**PROBLEM STATEMENT**
Count the lines in the items that contain the string "bare" and give only that number.

**DATASET EXCERPTS**
((

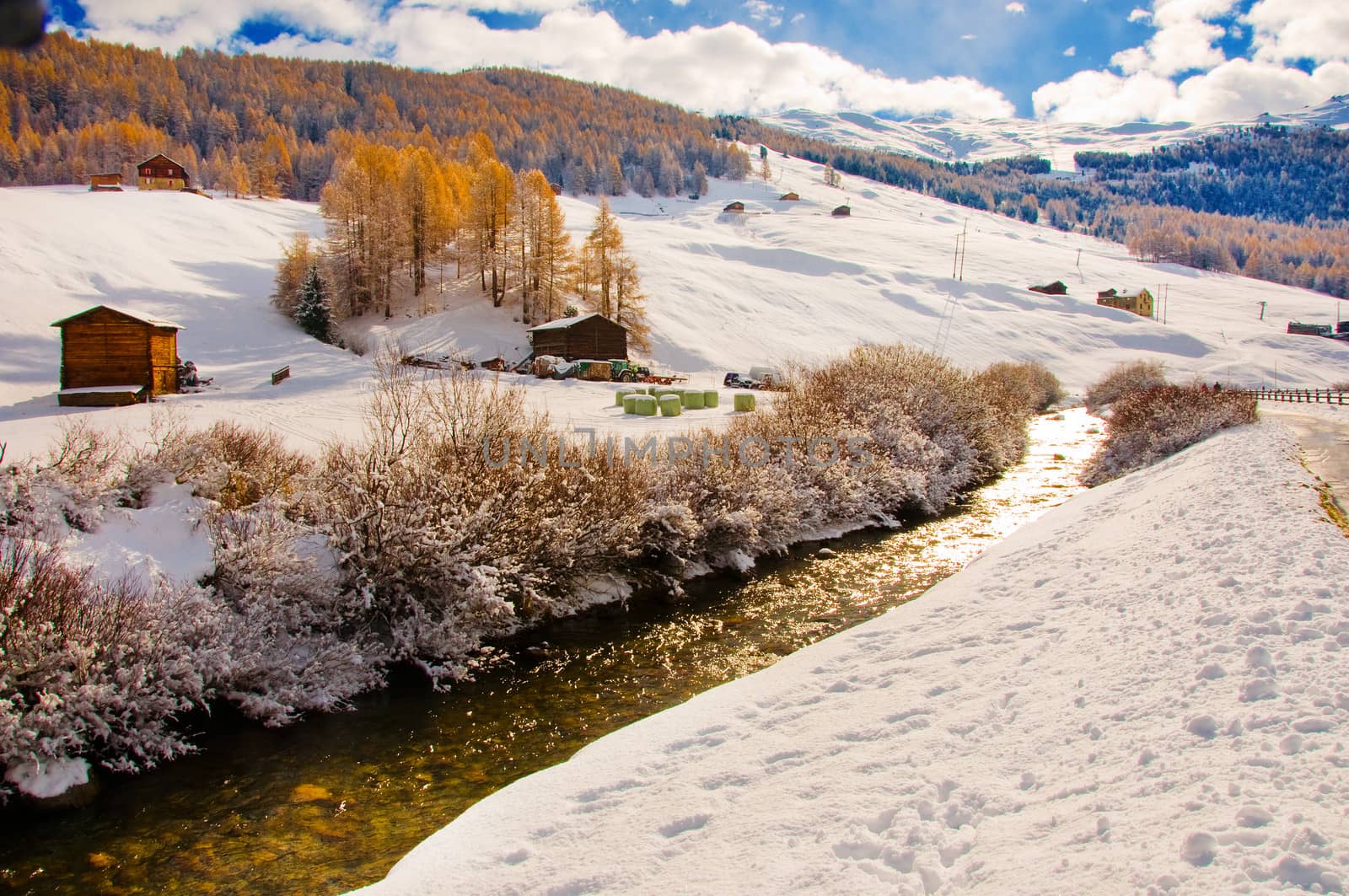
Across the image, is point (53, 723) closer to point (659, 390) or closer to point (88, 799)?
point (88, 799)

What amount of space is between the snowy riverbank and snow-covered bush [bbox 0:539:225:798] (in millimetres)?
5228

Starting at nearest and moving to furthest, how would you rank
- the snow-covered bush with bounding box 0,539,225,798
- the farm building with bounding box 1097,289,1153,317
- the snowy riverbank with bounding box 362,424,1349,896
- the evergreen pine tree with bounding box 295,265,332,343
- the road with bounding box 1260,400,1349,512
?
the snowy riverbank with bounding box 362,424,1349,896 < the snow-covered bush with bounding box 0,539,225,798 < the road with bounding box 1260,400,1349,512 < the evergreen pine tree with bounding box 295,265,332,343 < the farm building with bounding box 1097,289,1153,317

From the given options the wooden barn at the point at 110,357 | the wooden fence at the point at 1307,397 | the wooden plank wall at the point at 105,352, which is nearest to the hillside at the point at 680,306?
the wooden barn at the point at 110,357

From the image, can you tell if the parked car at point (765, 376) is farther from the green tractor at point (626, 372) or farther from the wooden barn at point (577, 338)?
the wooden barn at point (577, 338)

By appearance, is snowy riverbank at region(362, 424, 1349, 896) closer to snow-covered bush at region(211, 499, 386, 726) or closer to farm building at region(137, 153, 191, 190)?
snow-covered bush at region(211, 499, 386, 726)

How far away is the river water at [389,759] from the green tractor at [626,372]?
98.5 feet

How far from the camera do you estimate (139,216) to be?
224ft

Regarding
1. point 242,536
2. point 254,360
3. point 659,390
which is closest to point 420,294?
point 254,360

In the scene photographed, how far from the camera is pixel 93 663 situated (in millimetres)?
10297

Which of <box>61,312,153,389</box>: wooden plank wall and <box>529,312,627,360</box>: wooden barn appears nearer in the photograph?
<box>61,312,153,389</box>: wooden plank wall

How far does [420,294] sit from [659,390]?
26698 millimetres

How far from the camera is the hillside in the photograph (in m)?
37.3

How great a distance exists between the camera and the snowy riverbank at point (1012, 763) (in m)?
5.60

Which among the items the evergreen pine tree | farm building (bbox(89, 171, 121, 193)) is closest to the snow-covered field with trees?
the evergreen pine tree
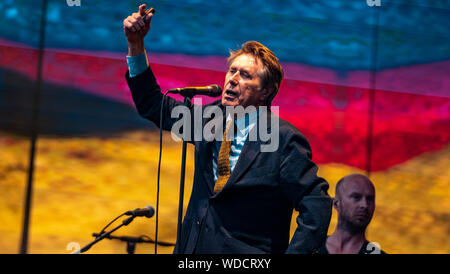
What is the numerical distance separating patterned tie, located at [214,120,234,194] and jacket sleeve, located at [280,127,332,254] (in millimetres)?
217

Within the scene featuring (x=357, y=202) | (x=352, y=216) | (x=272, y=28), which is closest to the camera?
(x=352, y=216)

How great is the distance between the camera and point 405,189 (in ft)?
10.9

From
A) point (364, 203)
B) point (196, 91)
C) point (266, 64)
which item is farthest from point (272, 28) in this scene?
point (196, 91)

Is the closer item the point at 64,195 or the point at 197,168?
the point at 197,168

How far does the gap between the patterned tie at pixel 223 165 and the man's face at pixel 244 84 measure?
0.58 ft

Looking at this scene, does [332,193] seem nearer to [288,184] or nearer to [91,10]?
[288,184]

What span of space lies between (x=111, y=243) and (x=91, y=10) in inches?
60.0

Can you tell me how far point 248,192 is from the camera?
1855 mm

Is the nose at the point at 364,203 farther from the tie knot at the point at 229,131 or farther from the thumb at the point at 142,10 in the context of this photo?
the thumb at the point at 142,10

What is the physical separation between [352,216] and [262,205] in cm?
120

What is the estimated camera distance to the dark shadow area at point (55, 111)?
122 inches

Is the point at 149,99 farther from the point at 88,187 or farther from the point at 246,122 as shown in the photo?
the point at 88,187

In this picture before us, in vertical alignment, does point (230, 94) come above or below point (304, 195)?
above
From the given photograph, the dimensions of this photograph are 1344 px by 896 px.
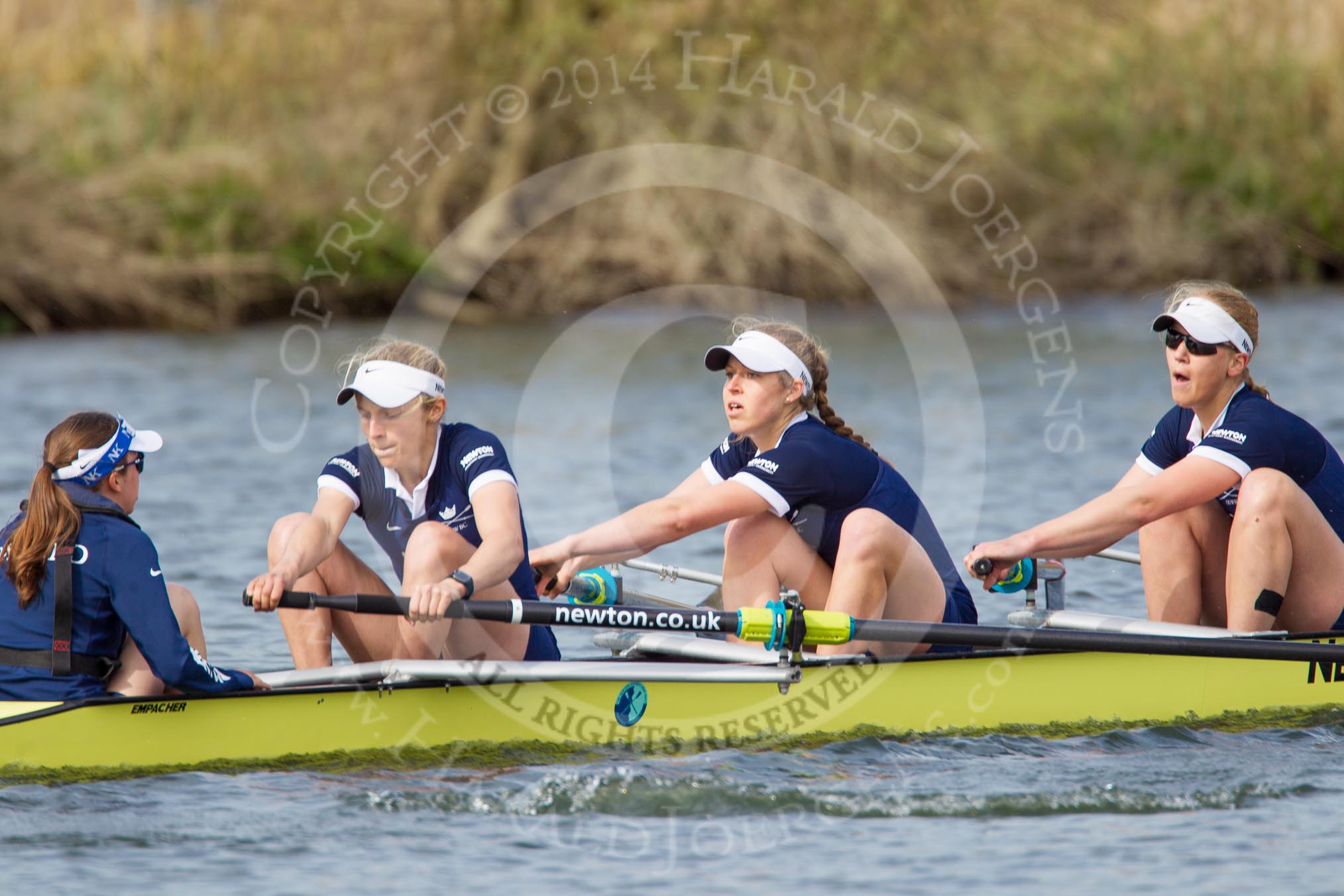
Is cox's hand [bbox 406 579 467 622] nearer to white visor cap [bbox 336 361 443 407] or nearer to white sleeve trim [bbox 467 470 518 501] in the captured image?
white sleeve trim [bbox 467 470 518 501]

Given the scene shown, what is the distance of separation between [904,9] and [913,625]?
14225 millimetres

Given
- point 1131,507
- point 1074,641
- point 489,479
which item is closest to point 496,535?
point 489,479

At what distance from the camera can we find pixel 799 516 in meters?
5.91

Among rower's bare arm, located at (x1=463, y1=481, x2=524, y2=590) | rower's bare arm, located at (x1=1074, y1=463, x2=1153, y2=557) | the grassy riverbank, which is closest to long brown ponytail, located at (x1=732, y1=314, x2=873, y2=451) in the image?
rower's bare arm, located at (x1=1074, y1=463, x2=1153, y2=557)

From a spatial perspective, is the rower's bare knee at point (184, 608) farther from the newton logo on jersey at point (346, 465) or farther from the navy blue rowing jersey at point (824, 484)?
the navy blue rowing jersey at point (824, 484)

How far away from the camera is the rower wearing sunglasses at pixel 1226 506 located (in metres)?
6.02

))
((

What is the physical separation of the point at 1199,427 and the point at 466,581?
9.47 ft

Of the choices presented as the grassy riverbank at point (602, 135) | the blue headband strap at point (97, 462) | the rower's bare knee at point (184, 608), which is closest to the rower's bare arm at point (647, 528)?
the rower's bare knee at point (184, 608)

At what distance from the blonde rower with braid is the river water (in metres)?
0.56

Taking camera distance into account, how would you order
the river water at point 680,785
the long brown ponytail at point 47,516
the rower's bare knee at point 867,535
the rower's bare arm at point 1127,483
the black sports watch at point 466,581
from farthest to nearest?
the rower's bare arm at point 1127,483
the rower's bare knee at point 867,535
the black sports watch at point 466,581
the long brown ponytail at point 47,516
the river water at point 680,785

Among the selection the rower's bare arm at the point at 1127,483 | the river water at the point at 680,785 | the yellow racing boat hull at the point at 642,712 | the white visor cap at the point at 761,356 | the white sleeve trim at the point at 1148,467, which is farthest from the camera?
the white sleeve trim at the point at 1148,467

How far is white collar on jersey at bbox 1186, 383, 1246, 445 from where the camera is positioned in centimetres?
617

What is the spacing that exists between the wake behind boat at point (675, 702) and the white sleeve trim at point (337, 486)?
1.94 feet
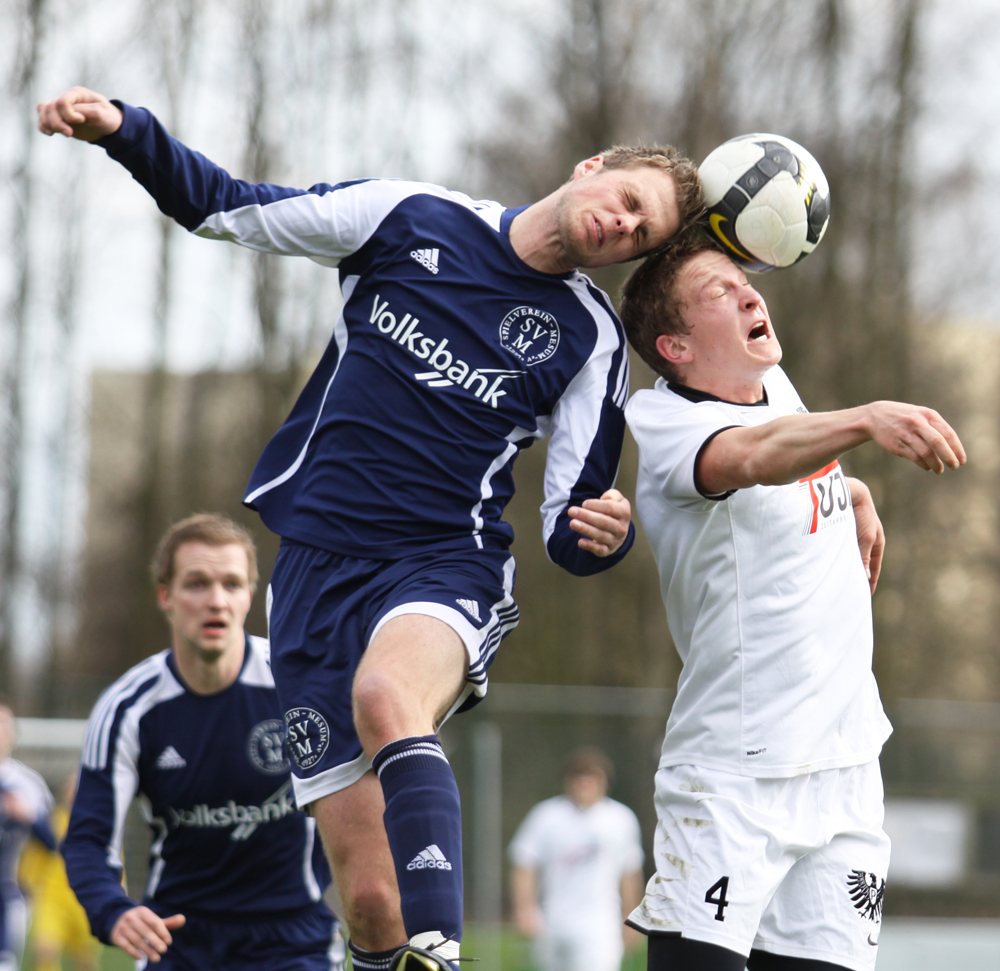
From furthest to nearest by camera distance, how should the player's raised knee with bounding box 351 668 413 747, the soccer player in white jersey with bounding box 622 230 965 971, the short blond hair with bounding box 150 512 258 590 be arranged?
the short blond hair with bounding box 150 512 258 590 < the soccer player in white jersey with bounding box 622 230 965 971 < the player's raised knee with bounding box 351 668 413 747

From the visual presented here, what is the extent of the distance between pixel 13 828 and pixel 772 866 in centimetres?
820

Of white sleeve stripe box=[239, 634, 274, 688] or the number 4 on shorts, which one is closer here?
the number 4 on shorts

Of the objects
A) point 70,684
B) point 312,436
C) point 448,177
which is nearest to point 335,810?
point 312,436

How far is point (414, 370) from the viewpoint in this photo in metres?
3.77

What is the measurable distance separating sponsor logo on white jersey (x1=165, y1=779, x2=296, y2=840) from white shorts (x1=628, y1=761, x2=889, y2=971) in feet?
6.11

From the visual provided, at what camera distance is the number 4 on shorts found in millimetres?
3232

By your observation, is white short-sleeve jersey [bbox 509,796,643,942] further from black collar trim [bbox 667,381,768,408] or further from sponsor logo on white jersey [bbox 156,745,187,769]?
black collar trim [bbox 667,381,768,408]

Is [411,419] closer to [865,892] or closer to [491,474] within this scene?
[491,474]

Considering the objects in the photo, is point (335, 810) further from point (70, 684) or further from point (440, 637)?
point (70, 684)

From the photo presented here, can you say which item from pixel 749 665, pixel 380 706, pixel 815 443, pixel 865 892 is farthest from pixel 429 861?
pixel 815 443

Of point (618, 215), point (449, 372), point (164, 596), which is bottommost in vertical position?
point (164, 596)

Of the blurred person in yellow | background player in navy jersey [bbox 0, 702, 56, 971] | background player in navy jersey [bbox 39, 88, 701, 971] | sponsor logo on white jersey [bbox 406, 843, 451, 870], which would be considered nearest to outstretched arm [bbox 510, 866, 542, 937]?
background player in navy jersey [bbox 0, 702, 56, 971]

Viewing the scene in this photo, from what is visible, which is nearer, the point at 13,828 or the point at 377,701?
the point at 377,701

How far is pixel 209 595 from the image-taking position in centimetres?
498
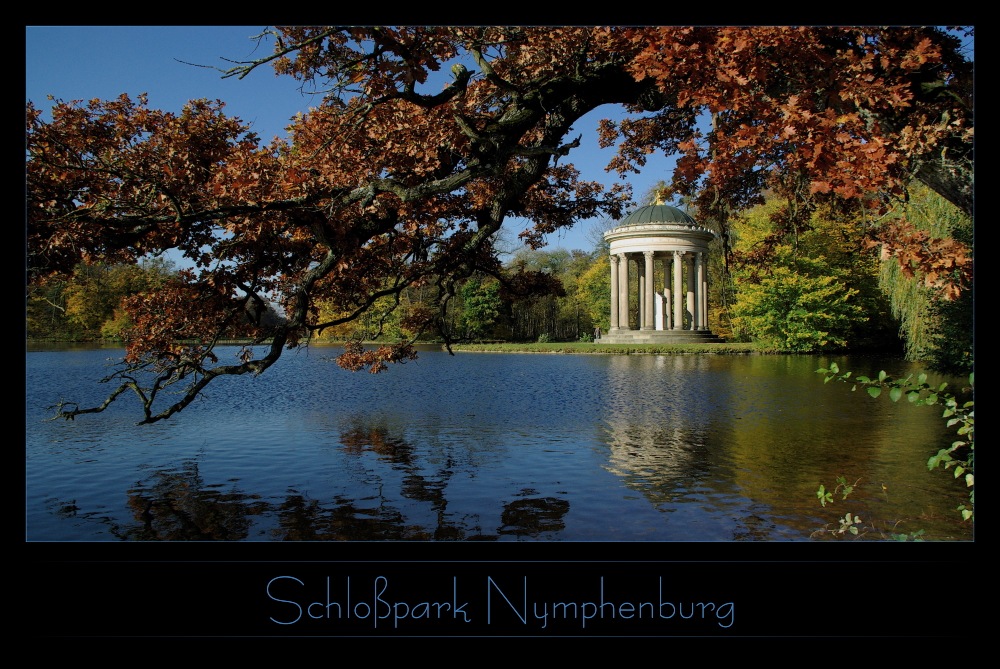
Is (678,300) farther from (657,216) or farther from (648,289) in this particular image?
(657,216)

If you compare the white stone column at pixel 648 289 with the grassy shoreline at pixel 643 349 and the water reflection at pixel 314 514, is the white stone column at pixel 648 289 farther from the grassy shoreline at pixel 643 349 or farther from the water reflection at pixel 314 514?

))

**ANSWER TO THE PROBLEM**
10